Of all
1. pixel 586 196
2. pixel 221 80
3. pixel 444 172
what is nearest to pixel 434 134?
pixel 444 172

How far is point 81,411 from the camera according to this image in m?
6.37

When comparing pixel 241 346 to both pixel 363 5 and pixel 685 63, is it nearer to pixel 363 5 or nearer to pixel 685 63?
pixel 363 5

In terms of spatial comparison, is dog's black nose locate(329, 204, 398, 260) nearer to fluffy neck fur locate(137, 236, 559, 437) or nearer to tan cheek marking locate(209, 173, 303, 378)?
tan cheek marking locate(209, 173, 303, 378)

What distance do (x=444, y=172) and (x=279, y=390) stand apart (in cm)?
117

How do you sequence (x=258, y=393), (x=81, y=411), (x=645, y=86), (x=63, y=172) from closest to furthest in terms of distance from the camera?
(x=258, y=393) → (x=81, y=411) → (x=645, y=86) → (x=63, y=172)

> [The exercise] Write out all of the material above as a numbered list, one entry per line, leaving out the blank lines.

> [Result for this exercise]
1. Of all
2. 1. pixel 586 196
3. 2. pixel 221 80
4. 3. pixel 444 172
5. what is nearest to pixel 434 134?
6. pixel 444 172
7. How far is point 81,411 from the camera according to this image in m?
8. 6.37
9. When comparing pixel 241 346 to both pixel 363 5 and pixel 685 63, is it nearer to pixel 363 5 or nearer to pixel 685 63?
10. pixel 363 5
11. In terms of spatial comparison, is dog's black nose locate(329, 204, 398, 260) nearer to fluffy neck fur locate(137, 236, 559, 437) or nearer to tan cheek marking locate(209, 173, 303, 378)?
12. tan cheek marking locate(209, 173, 303, 378)
13. What distance do (x=444, y=172) and (x=279, y=390) stand apart (in cm)?
14. 117
15. How do you sequence (x=258, y=393), (x=81, y=411), (x=645, y=86), (x=63, y=172) from closest to furthest in terms of distance from the camera?
16. (x=258, y=393) → (x=81, y=411) → (x=645, y=86) → (x=63, y=172)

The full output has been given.